→ Task set
1. Reproduce the part of the Walter Jewell biography that opens with the words containing "Walter W. Jewell" and closes with "to November 1919.".
2. Summarize the Walter Jewell biography in two sentences.
3. According to the Walter Jewell biography, what was the score of Luther's first college football game in 20 years?

Walter Jewell

Biographical details
- Born: February 24, 1896 Iowa, U.S.
- Died: January 27, 1980 (aged 83) Decorah, Iowa, U.S.
- Alma mater: Iowa (JD, 1919)

Playing career
- 1917: Iowa
- Position: Tackle

Coaching career (HC unless noted)
- 1919: Luther
- 1921: Allerton HS (IA)

= Walter Jewell =

American football player and coach (1896–1980)

Walter W. Jewell (February 24, 1896 – January 27, 1980) was an American football player and coach.

Jewell played college football as a tackle at the University of Iowa, lettering in 1917. He graduated from the University of Iowa with a J.D. degree in 1919.

In the fall of 1919, he was hired as the head football coach at Luther College in Decorah, Iowa. The program had been discontinued, and Jewell was charged with building a football team out of students who had "practically no experience". On October 11, 1919, Jewell led the team to a 29 to 6 victory in Luther's first college football game in 20 years. Jewell was the head coach at Luther for three months from September to November 1919.

Jewell taught and coached at a high school in Allerton, Iowa from 1921 to 1922 and practiced law in Decorah starting in 1919. Jewell died at Winneshiek County Memorial Hospital in Decorah, on January 27, 1980.

→ Provided material
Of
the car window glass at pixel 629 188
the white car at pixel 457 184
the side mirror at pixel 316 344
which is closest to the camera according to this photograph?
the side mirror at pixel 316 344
==
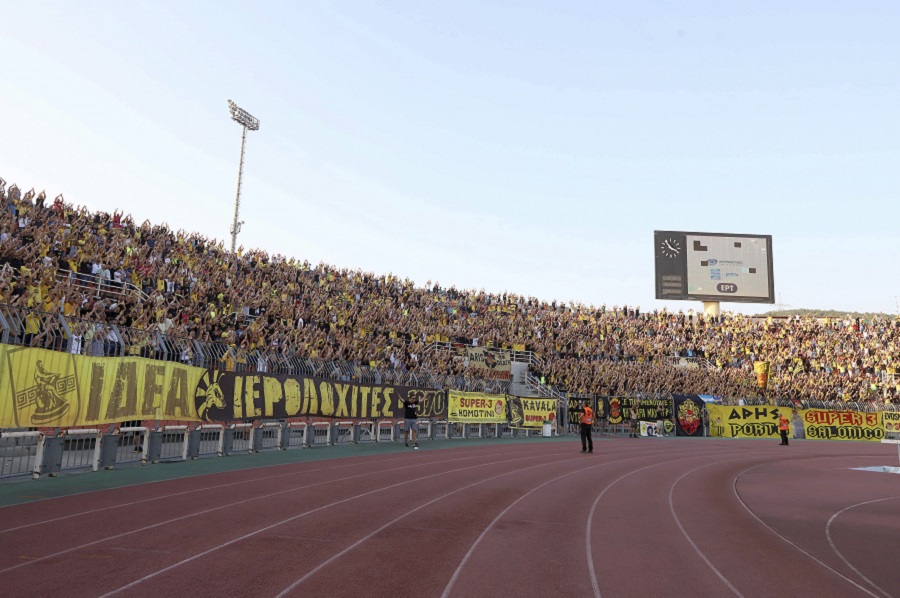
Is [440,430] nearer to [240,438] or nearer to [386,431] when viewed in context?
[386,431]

→ Solutions
1.
Walter W. Jewell (February 24, 1896 – January 27, 1980) was an American football player and coach.

Jewell played college football as a tackle at the University of Iowa, lettering in 1917. He graduated from the University of Iowa with a J.D. degree in 1919.

In the fall of 1919, he was hired as the head football coach at Luther College in Decorah, Iowa. The program had been discontinued, and Jewell was charged with building a football team out of students who had "practically no experience". On October 11, 1919, Jewell led the team to a 29 to 6 victory in Luther's first college football game in 20 years. Jewell was the head coach at Luther for three months from September to November 1919.

2. Walter W. Jewell (1896–1980) was an American football player who lettered as a tackle at the University of Iowa in 1917 and earned a J.D. degree there in 1919. In the fall of 1919, he coached Luther College's revived football program for three months, and he later taught and coached at a high school in Allerton, Iowa, and practiced law in Decorah.

3. Luther won 29 to 6.